* THE PROBLEM *
Can you reproduce the data below word for word, starting at the line that contains "What is the distance" and stopping after the line that contains "Answer: white tank"?
:: RECORDS TO PROCESS ::
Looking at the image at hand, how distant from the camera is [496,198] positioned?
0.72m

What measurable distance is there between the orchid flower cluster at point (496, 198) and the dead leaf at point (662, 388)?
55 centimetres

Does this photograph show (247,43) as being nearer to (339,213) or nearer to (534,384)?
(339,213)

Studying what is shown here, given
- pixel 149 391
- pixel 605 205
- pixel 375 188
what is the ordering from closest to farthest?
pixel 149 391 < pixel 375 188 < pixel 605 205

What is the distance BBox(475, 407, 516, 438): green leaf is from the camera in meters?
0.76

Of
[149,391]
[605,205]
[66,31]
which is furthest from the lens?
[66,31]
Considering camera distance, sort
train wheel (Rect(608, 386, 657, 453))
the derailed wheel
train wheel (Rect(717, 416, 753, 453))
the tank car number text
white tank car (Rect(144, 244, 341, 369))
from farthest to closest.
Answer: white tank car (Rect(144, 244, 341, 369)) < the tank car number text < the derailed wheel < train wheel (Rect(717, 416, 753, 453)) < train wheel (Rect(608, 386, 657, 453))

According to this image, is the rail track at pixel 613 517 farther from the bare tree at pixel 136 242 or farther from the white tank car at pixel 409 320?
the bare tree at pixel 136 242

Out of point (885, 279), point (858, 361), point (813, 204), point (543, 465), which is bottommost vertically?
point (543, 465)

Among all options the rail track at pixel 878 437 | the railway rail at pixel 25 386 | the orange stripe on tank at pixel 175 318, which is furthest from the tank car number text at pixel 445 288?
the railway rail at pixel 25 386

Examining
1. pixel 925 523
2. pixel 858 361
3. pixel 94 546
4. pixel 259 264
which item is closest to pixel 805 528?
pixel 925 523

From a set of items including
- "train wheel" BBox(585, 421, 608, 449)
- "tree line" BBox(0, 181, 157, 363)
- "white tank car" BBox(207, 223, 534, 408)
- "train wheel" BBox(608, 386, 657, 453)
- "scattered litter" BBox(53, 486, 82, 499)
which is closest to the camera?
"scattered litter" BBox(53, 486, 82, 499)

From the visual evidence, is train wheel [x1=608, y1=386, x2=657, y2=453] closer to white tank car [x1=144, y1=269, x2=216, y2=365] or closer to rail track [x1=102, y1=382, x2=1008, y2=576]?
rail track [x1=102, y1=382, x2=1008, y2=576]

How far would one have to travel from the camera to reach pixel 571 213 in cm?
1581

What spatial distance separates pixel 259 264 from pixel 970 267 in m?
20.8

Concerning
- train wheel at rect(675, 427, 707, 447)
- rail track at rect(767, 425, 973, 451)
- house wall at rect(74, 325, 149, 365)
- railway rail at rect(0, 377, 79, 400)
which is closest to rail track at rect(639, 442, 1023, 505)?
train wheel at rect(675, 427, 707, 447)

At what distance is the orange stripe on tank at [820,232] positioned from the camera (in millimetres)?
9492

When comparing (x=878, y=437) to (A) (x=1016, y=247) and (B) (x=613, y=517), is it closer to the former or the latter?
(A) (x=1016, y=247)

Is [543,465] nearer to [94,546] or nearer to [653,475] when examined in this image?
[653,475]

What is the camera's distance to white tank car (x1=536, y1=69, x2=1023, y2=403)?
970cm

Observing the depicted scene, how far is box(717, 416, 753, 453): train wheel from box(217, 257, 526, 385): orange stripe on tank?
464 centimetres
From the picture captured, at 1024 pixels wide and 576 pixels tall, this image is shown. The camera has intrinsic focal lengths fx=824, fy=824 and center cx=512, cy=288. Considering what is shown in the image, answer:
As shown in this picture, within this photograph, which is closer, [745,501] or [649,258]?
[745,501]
:::
* WRITTEN REPLY *
What is the distance BBox(475, 407, 516, 438): green leaf is from the camera in meters?
0.76

Of
[149,391]
[605,205]
[66,31]
which is furthest from the lens?
[66,31]
Considering camera distance, sort
train wheel (Rect(608, 386, 657, 453))
the derailed wheel
train wheel (Rect(717, 416, 753, 453))
the tank car number text
white tank car (Rect(144, 244, 341, 369))
from farthest to closest.
Answer: white tank car (Rect(144, 244, 341, 369)) < the tank car number text < the derailed wheel < train wheel (Rect(717, 416, 753, 453)) < train wheel (Rect(608, 386, 657, 453))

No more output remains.